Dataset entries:
>>>

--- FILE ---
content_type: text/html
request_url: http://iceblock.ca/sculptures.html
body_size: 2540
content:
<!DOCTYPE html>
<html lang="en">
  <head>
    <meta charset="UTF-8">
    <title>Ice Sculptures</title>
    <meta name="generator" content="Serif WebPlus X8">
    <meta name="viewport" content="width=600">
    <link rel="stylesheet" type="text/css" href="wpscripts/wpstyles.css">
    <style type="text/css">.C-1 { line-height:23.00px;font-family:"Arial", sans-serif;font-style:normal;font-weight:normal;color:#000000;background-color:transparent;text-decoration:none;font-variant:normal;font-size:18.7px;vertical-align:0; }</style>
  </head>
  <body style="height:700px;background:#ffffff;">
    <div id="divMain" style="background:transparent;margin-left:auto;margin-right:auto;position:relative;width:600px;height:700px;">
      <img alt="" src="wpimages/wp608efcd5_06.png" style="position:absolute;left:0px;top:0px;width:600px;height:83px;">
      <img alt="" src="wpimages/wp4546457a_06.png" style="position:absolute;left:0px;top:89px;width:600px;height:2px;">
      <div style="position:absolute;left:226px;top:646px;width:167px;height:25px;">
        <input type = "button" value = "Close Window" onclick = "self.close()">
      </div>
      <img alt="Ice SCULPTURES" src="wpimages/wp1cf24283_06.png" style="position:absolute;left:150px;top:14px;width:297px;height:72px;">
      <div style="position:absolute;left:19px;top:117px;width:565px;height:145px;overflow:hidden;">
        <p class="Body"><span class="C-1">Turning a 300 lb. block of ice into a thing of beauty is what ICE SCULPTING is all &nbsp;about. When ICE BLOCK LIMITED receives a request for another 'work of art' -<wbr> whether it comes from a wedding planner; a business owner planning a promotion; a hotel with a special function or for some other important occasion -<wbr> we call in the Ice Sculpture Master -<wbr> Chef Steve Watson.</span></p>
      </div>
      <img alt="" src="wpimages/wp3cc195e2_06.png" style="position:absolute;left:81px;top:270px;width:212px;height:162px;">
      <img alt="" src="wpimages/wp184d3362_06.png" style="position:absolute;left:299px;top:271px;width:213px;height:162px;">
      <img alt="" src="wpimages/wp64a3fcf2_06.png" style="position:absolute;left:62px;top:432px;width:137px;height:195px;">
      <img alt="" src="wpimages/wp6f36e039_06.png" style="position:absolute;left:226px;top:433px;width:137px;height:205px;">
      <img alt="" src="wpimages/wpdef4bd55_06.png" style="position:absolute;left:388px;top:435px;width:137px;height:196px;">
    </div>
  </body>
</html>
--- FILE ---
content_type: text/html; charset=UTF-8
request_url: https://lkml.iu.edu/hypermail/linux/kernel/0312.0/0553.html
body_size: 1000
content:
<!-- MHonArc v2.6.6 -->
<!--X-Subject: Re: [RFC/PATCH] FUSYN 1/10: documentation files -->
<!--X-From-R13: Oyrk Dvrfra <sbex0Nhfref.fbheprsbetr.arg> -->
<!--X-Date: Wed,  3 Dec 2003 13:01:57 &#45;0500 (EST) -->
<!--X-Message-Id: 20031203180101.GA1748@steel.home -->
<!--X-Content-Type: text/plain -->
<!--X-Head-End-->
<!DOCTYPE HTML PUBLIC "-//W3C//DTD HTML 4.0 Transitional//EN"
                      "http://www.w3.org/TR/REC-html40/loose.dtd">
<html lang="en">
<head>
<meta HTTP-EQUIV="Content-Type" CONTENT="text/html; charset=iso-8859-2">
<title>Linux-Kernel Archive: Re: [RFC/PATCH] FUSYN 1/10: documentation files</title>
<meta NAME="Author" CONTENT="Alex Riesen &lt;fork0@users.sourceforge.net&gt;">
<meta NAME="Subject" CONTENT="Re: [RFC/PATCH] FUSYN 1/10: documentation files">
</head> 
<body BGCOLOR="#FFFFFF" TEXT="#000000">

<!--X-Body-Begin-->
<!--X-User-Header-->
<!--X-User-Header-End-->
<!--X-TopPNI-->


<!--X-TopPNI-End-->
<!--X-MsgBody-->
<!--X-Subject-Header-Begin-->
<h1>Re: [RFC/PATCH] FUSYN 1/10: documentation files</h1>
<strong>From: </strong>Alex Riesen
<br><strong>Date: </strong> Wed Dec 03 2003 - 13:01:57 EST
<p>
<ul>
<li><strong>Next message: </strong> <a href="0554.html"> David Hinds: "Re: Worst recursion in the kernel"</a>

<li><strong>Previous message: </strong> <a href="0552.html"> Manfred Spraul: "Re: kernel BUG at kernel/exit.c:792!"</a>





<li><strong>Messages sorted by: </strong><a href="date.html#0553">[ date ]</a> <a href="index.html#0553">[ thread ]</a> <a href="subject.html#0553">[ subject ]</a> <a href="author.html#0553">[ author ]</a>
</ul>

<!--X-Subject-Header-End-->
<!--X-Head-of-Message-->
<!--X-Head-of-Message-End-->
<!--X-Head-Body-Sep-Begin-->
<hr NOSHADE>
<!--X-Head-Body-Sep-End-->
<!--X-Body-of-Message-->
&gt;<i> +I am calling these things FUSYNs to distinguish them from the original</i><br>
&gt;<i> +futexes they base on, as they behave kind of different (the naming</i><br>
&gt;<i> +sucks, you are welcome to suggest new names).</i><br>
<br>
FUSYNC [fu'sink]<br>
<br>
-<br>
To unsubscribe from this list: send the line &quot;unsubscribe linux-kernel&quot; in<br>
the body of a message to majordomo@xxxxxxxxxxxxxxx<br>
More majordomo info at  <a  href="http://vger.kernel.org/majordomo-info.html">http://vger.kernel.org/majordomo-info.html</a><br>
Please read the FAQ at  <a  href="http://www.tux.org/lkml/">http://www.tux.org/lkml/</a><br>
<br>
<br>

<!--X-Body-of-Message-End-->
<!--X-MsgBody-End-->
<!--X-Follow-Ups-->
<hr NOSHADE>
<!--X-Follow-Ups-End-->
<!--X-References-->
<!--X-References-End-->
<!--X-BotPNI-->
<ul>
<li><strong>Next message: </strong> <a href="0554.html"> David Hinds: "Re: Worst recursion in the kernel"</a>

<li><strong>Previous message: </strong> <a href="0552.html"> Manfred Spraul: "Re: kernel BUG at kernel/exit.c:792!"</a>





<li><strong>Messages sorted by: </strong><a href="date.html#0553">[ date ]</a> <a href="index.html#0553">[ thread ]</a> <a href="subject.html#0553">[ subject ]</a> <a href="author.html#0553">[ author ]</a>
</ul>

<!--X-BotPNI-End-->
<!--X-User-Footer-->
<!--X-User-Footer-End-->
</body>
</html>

<<<

What this task involves: All the data is to be copied over exactly as it stands.

Answer section:
--- FILE ---
content_type: text/html
request_url: http://iceblock.ca/sculptures.html
body_size: 2540
content:
<!DOCTYPE html>
<html lang="en">
  <head>
    <meta charset="UTF-8">
    <title>Ice Sculptures</title>
    <meta name="generator" content="Serif WebPlus X8">
    <meta name="viewport" content="width=600">
    <link rel="stylesheet" type="text/css" href="wpscripts/wpstyles.css">
    <style type="text/css">.C-1 { line-height:23.00px;font-family:"Arial", sans-serif;font-style:normal;font-weight:normal;color:#000000;background-color:transparent;text-decoration:none;font-variant:normal;font-size:18.7px;vertical-align:0; }</style>
  </head>
  <body style="height:700px;background:#ffffff;">
    <div id="divMain" style="background:transparent;margin-left:auto;margin-right:auto;position:relative;width:600px;height:700px;">
      <img alt="" src="wpimages/wp608efcd5_06.png" style="position:absolute;left:0px;top:0px;width:600px;height:83px;">
      <img alt="" src="wpimages/wp4546457a_06.png" style="position:absolute;left:0px;top:89px;width:600px;height:2px;">
      <div style="position:absolute;left:226px;top:646px;width:167px;height:25px;">
        <input type = "button" value = "Close Window" onclick = "self.close()">
      </div>
      <img alt="Ice SCULPTURES" src="wpimages/wp1cf24283_06.png" style="position:absolute;left:150px;top:14px;width:297px;height:72px;">
      <div style="position:absolute;left:19px;top:117px;width:565px;height:145px;overflow:hidden;">
        <p class="Body"><span class="C-1">Turning a 300 lb. block of ice into a thing of beauty is what ICE SCULPTING is all &nbsp;about. When ICE BLOCK LIMITED receives a request for another 'work of art' -<wbr> whether it comes from a wedding planner; a business owner planning a promotion; a hotel with a special function or for some other important occasion -<wbr> we call in the Ice Sculpture Master -<wbr> Chef Steve Watson.</span></p>
      </div>
      <img alt="" src="wpimages/wp3cc195e2_06.png" style="position:absolute;left:81px;top:270px;width:212px;height:162px;">
      <img alt="" src="wpimages/wp184d3362_06.png" style="position:absolute;left:299px;top:271px;width:213px;height:162px;">
      <img alt="" src="wpimages/wp64a3fcf2_06.png" style="position:absolute;left:62px;top:432px;width:137px;height:195px;">
      <img alt="" src="wpimages/wp6f36e039_06.png" style="position:absolute;left:226px;top:433px;width:137px;height:205px;">
      <img alt="" src="wpimages/wpdef4bd55_06.png" style="position:absolute;left:388px;top:435px;width:137px;height:196px;">
    </div>
  </body>
</html>
--- FILE ---
content_type: text/html; charset=UTF-8
request_url: https://lkml.iu.edu/hypermail/linux/kernel/0312.0/0553.html
body_size: 1000
content:
<!-- MHonArc v2.6.6 -->
<!--X-Subject: Re: [RFC/PATCH] FUSYN 1/10: documentation files -->
<!--X-From-R13: Oyrk Dvrfra <sbex0Nhfref.fbheprsbetr.arg> -->
<!--X-Date: Wed,  3 Dec 2003 13:01:57 &#45;0500 (EST) -->
<!--X-Message-Id: 20031203180101.GA1748@steel.home -->
<!--X-Content-Type: text/plain -->
<!--X-Head-End-->
<!DOCTYPE HTML PUBLIC "-//W3C//DTD HTML 4.0 Transitional//EN"
                      "http://www.w3.org/TR/REC-html40/loose.dtd">
<html lang="en">
<head>
<meta HTTP-EQUIV="Content-Type" CONTENT="text/html; charset=iso-8859-2">
<title>Linux-Kernel Archive: Re: [RFC/PATCH] FUSYN 1/10: documentation files</title>
<meta NAME="Author" CONTENT="Alex Riesen &lt;fork0@users.sourceforge.net&gt;">
<meta NAME="Subject" CONTENT="Re: [RFC/PATCH] FUSYN 1/10: documentation files">
</head> 
<body BGCOLOR="#FFFFFF" TEXT="#000000">

<!--X-Body-Begin-->
<!--X-User-Header-->
<!--X-User-Header-End-->
<!--X-TopPNI-->


<!--X-TopPNI-End-->
<!--X-MsgBody-->
<!--X-Subject-Header-Begin-->
<h1>Re: [RFC/PATCH] FUSYN 1/10: documentation files</h1>
<strong>From: </strong>Alex Riesen
<br><strong>Date: </strong> Wed Dec 03 2003 - 13:01:57 EST
<p>
<ul>
<li><strong>Next message: </strong> <a href="0554.html"> David Hinds: "Re: Worst recursion in the kernel"</a>

<li><strong>Previous message: </strong> <a href="0552.html"> Manfred Spraul: "Re: kernel BUG at kernel/exit.c:792!"</a>





<li><strong>Messages sorted by: </strong><a href="date.html#0553">[ date ]</a> <a href="index.html#0553">[ thread ]</a> <a href="subject.html#0553">[ subject ]</a> <a href="author.html#0553">[ author ]</a>
</ul>

<!--X-Subject-Header-End-->
<!--X-Head-of-Message-->
<!--X-Head-of-Message-End-->
<!--X-Head-Body-Sep-Begin-->
<hr NOSHADE>
<!--X-Head-Body-Sep-End-->
<!--X-Body-of-Message-->
&gt;<i> +I am calling these things FUSYNs to distinguish them from the original</i><br>
&gt;<i> +futexes they base on, as they behave kind of different (the naming</i><br>
&gt;<i> +sucks, you are welcome to suggest new names).</i><br>
<br>
FUSYNC [fu'sink]<br>
<br>
-<br>
To unsubscribe from this list: send the line &quot;unsubscribe linux-kernel&quot; in<br>
the body of a message to majordomo@xxxxxxxxxxxxxxx<br>
More majordomo info at  <a  href="http://vger.kernel.org/majordomo-info.html">http://vger.kernel.org/majordomo-info.html</a><br>
Please read the FAQ at  <a  href="http://www.tux.org/lkml/">http://www.tux.org/lkml/</a><br>
<br>
<br>

<!--X-Body-of-Message-End-->
<!--X-MsgBody-End-->
<!--X-Follow-Ups-->
<hr NOSHADE>
<!--X-Follow-Ups-End-->
<!--X-References-->
<!--X-References-End-->
<!--X-BotPNI-->
<ul>
<li><strong>Next message: </strong> <a href="0554.html"> David Hinds: "Re: Worst recursion in the kernel"</a>

<li><strong>Previous message: </strong> <a href="0552.html"> Manfred Spraul: "Re: kernel BUG at kernel/exit.c:792!"</a>





<li><strong>Messages sorted by: </strong><a href="date.html#0553">[ date ]</a> <a href="index.html#0553">[ thread ]</a> <a href="subject.html#0553">[ subject ]</a> <a href="author.html#0553">[ author ]</a>
</ul>

<!--X-BotPNI-End-->
<!--X-User-Footer-->
<!--X-User-Footer-End-->
</body>
</html>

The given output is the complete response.